→ **Exercise details**: Return, character for character, the stretch of the material from the line containing "Is (17,375) closer" through the end of the material, both ends included.

→ **Provided records**:
[START]
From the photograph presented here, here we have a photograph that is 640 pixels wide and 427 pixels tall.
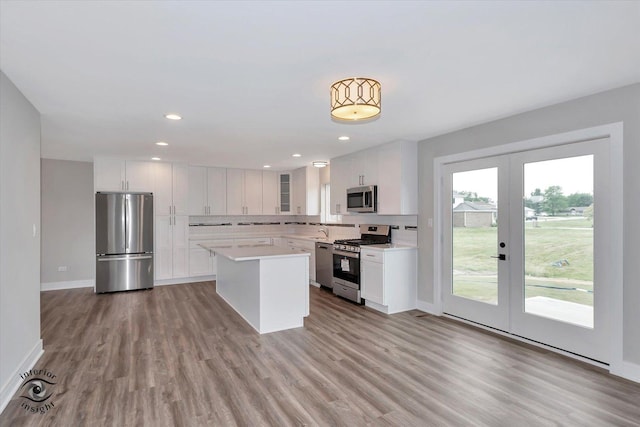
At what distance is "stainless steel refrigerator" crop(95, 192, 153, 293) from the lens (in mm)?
5816

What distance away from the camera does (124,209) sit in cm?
597

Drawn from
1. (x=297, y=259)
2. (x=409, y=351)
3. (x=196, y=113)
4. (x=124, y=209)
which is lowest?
(x=409, y=351)

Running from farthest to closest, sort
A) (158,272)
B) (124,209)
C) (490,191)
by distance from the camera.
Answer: (158,272) → (124,209) → (490,191)

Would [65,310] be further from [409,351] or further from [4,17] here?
[409,351]

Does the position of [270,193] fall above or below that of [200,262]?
above

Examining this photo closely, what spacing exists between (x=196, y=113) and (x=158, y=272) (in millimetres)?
4010

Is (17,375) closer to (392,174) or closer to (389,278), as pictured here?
(389,278)

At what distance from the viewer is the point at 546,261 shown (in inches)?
133

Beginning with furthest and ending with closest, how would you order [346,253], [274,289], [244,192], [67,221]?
[244,192], [67,221], [346,253], [274,289]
[END]
→ **Answer to this task**:
Is (17,375) closer to (392,174) or closer to (389,278), as pictured here?
(389,278)

At what distance from the viewer is the point at 546,261 shown (in inches)?
133

Beginning with furthest and ending with closest, how would you order [346,253], [274,289], [244,192], [67,221]?
[244,192], [67,221], [346,253], [274,289]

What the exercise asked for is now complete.